И Нонна прочла в глазах подруги то победительное и отрешенное выражение, которое всегда заставляло верить в безотказную ее удачу.

— Ты ведь не торопишься? — спросила Нонна. — Я условилась с Игорем, что он зайдет за мной сюда.

— О, как странно, что я до сих пор с ним незнакома! — Светлана и в глаза не видала «негоцианта». Да и его имя прозвучало незнакомо: обычно он в разговорах фигурировал в своей «производственной» функции.

— Что ж тут странного? Мы ведь только сейчас вышли из «подполья». А «двойная бухгалтерия» отнимает уйму времени у современных мужчин, — заметила Нонна со свойственной ей склонностью к обобщениям.
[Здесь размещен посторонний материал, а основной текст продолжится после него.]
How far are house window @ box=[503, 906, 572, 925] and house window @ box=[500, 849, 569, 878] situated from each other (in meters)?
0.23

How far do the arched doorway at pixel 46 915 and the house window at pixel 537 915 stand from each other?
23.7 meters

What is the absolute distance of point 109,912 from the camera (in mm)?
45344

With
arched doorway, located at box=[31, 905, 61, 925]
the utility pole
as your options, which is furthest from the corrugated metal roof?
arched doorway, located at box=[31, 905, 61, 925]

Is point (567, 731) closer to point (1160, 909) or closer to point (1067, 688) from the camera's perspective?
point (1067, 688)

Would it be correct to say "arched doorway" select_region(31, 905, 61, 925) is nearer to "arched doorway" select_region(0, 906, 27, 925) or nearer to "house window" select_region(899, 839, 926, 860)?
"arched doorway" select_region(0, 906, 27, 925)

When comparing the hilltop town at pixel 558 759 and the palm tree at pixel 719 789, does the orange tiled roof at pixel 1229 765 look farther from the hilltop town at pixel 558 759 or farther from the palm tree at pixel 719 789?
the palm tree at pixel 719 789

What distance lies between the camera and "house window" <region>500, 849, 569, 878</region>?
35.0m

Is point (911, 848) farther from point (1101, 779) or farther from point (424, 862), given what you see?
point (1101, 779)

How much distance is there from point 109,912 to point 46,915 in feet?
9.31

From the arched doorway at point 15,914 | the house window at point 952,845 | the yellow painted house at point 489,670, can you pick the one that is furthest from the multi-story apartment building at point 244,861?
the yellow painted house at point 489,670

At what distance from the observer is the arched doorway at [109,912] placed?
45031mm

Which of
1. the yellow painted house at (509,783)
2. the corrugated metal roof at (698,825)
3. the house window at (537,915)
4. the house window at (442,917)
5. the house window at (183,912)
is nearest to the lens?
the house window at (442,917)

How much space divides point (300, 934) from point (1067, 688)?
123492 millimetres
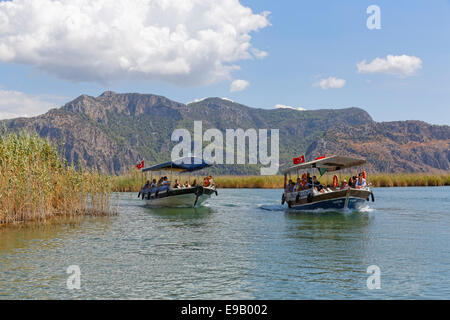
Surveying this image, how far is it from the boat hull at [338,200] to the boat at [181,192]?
7.56 m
Запоздавший Игорь-«негоциант» разочаровал Светлану: в нем не было ничего романтического, и он ни в коей степени не обладал «нимбностью» Юрия Николаевича. Нет, нимба не было. Моложавый, скромный специалист по пушнине. И видимо, одержимый своей профессией, потому что с ходу, верно еще не остыв, продолжал за столиком кафе свои служебные переживания. Впрочем, дамы слушали с интересом его рассказ. В самом деле, не так часто встречается: эмигрант, проживший до старости за границей, преуспевающий делец, вернулся на родину, чтобы здесь умереть. Само по себе это, конечно, не ново. Но что он оказался таким деятельным…
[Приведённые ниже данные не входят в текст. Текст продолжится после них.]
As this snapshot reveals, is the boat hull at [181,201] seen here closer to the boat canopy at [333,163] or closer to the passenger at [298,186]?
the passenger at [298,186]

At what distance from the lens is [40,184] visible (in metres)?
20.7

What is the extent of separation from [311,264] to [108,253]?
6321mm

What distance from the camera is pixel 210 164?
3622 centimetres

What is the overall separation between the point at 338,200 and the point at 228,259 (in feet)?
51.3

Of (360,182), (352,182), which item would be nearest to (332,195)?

— Я лично считаю, — заметил задиристо Игорь, — эти заявления чистейшим фарисейством. Неужели не все равно, где умереть? В действительности эти люди стремятся вернуться на родину конечно же с тайной надеждой еще пожить. А пожить они хотят именно здесь. Потому что ностальгия — это ведь не тоска по мраморному памятнику на кладбище родного города, а именно по жизни здесь, пусть по остатку жизни. Человеку свойственно мечтать о счастье до самого порога смерти. А для такого человека счастье — в воздухе родины!